What this exercise asks -
1 – In the Databricks governance excerpt, reproduce word for word the passage starting at "At first glance, Unity" and ending at "Automation Bundles (DABs).".
2 – According to the Databricks governance excerpt, what does each environment have its own of?
3 – Render this sentence from the Databricks governance excerpt in German: "At first glance, Unity Catalog appears straightforward: define catalogs, schemas and permissions."

──────── Excerpted passage

This structure keeps the deployment easy to inspect and makes environment boundaries explicit. Each environment has its own backend configuration, variables and Terraform state, which helps separate DEV, QA and PROD changes from each other. The trade-off is that some Terraform definitions are repeated across environments and changes to the structure of resources may need to be implemented multiple times.

Part II: How to Manage Unity Catalog Governance with Declarative Automation Bundles (DAB)

As soon as the underlying Databricks workspaces are provisioned, the next challenge emerges: implementing a consistent, scalable and environment‑aware governance model on top of that infrastructure. Declarative Automation Bundles (DAB) fill this gap by providing a structured way to define Unity Catalog governance, but they don’t cover everything.

At first glance, Unity Catalog appears straightforward: define catalogs, schemas and permissions. However, once multiple teams, environments and pipelines are involved, governance often turns into a fragmented mix of configurations, manual processes and implicit assumptions.

We frequently observe the same challenges across projects:

  • inconsistent permission models across environments

  • unclear separation between infrastructure and data logic

  • duplicated or conflicting resource definitions

  • pipelines that fail due to hidden dependencies

In this section, we share a pragmatic and production-ready approach to manage Unity Catalog governance using Declarative Automation Bundles (DABs).

────────────────
──────── Excerpted records

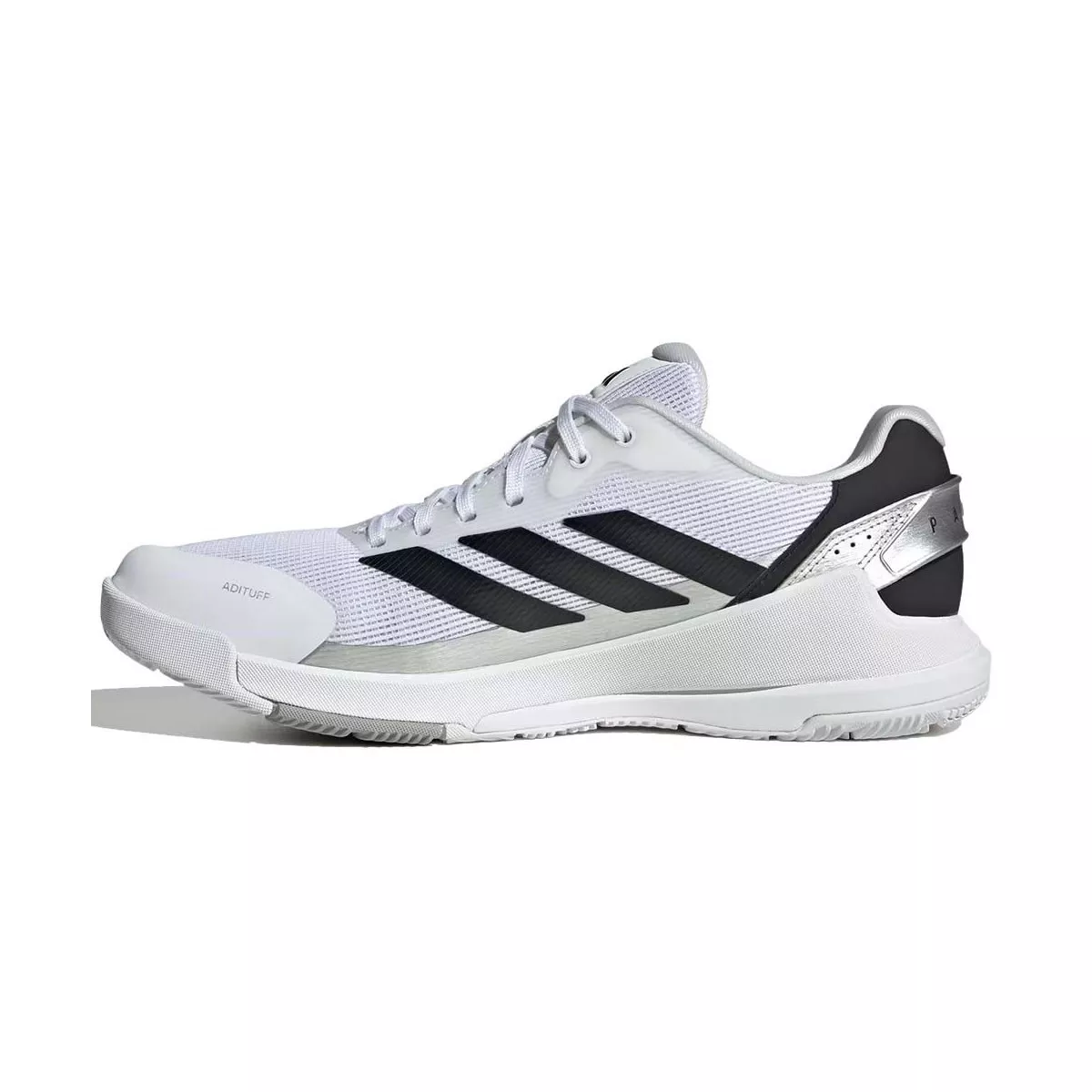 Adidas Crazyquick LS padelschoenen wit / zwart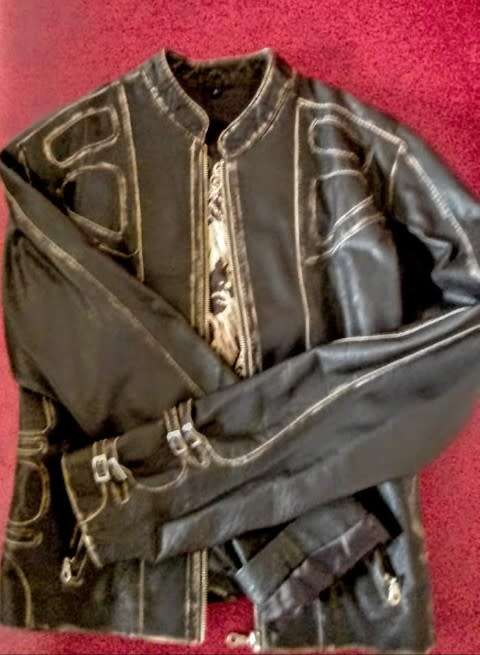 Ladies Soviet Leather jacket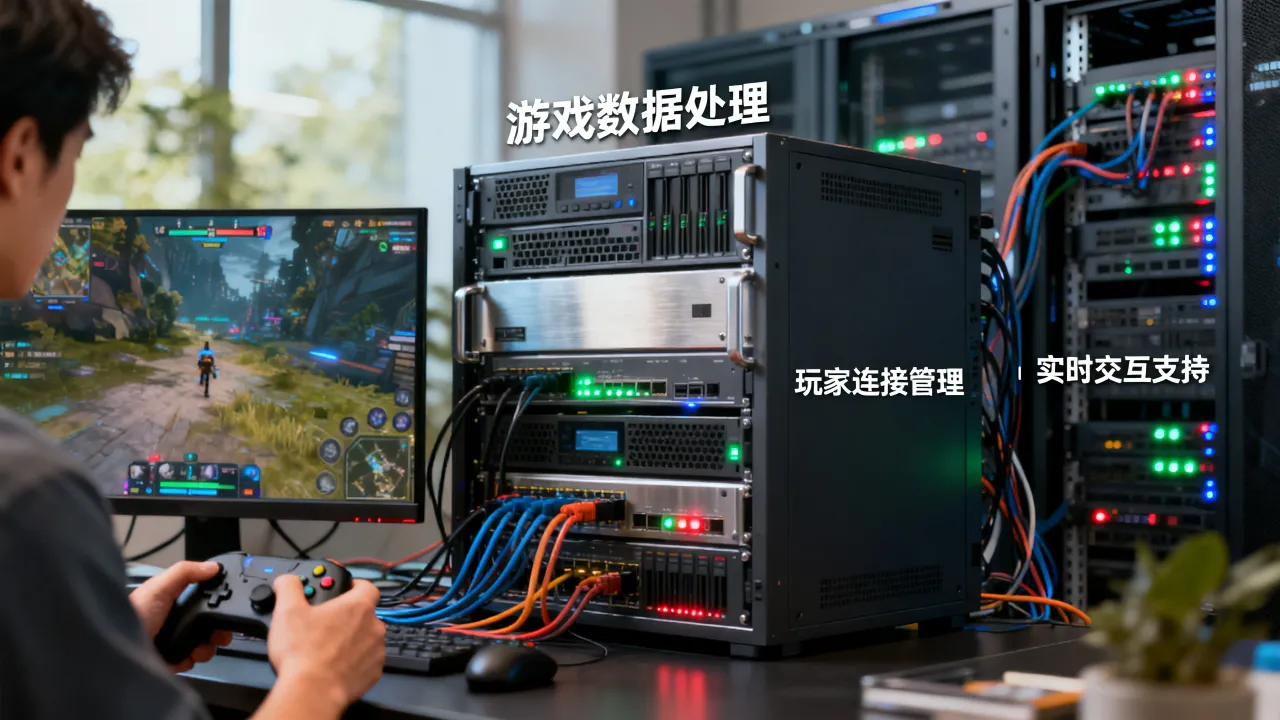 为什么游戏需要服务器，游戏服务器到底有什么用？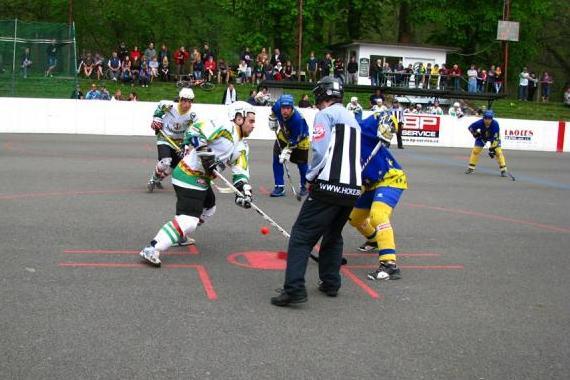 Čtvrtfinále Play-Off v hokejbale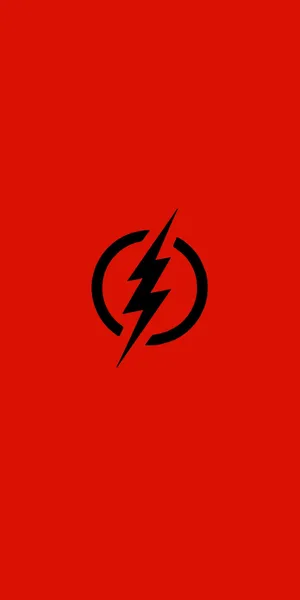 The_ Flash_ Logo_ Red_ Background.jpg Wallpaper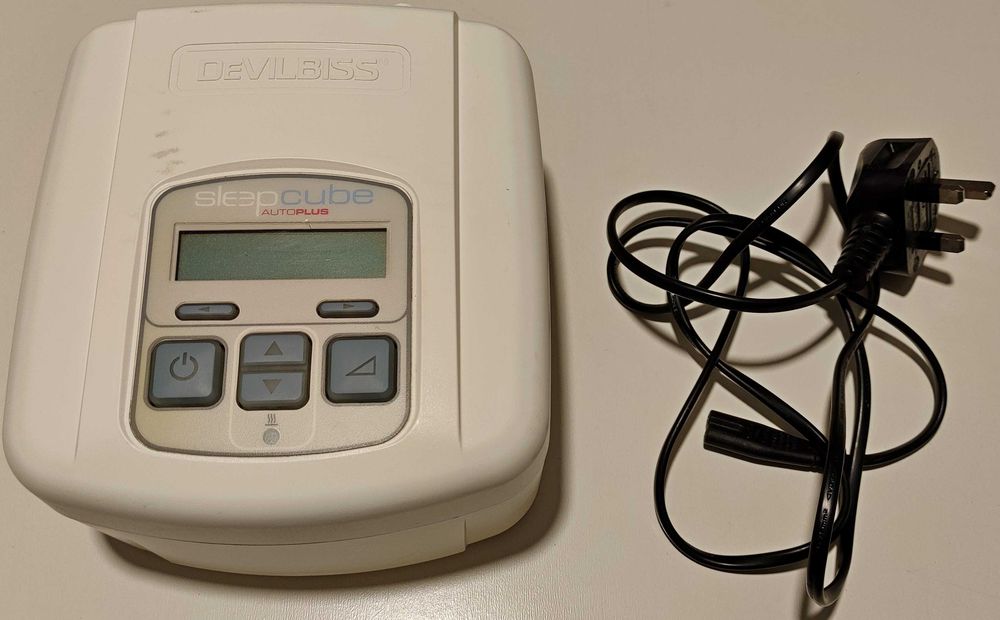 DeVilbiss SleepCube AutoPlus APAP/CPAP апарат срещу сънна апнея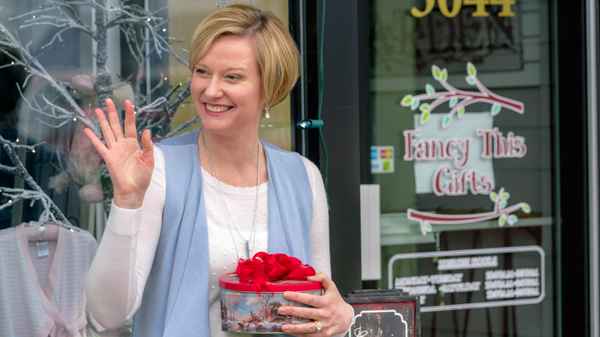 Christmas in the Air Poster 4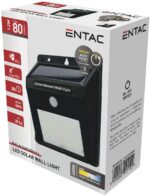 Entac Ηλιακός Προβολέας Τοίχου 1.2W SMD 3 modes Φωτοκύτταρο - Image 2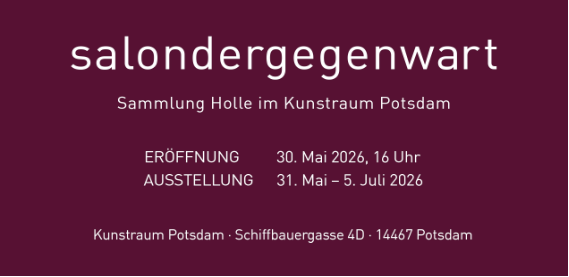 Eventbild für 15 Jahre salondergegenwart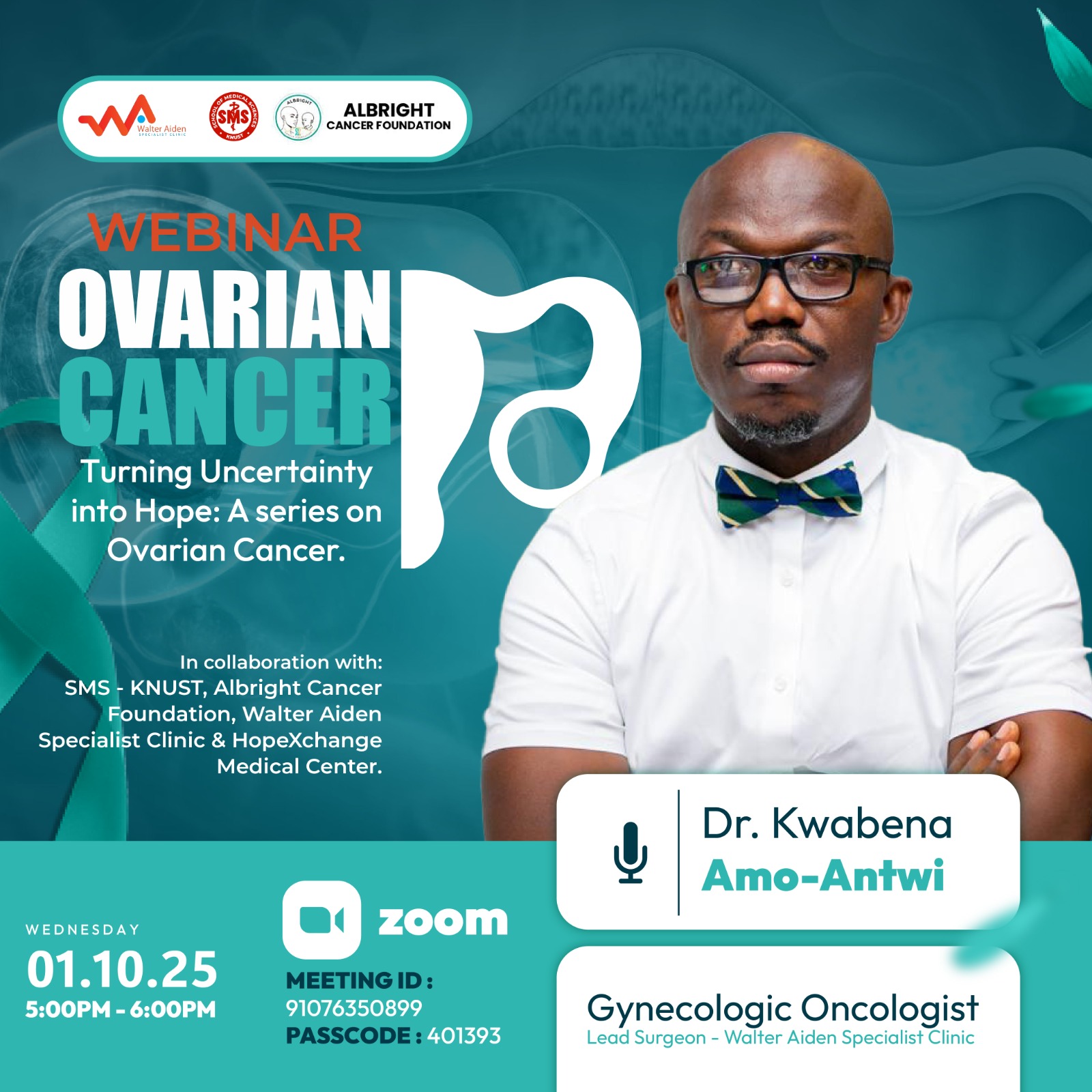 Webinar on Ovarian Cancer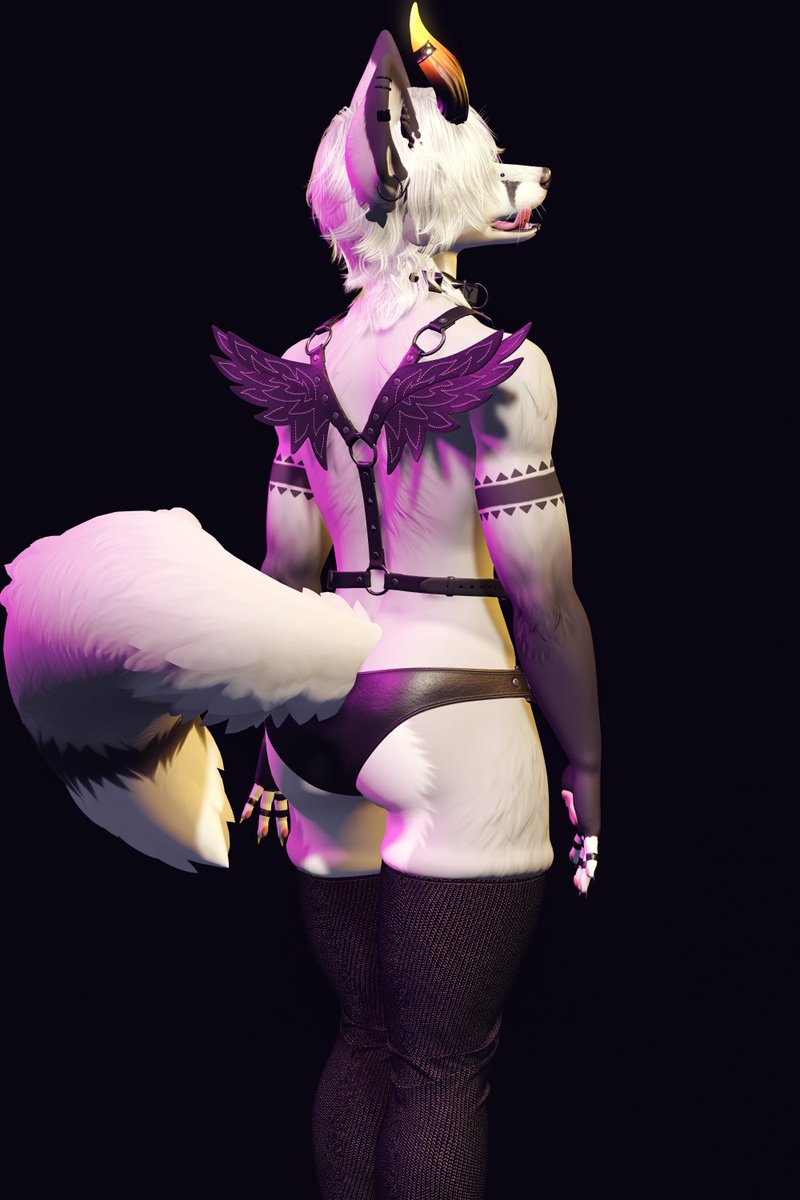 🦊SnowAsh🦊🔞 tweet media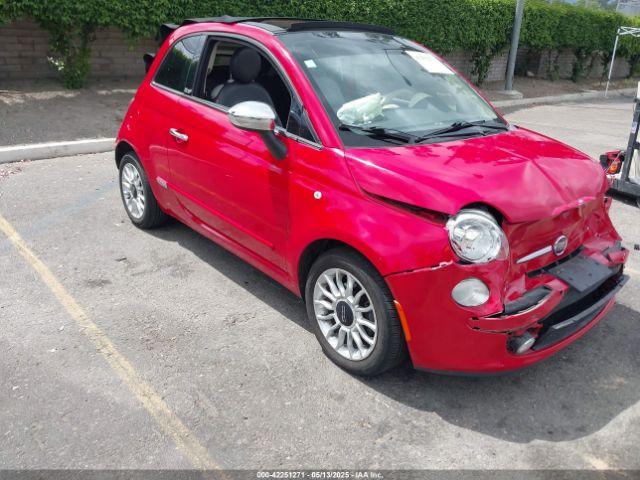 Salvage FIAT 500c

────────────────

Answers by item -
1 –
At first glance, Unity Catalog appears straightforward: define catalogs, schemas and permissions. However, once multiple teams, environments and pipelines are involved, governance often turns into a fragmented mix of configurations, manual processes and implicit assumptions.

We frequently observe the same challenges across projects:

  • inconsistent permission models across environments

  • unclear separation between infrastructure and data logic

  • duplicated or conflicting resource definitions

  • pipelines that fail due to hidden dependencies

In this section, we share a pragmatic and production-ready approach to manage Unity Catalog governance using Declarative Automation Bundles (DABs).

2 – Each environment has its own backend configuration, variables and Terraform state.

3 – Auf den ersten Blick wirkt Unity Catalog unkompliziert: Kataloge, Schemas und Berechtigungen definieren.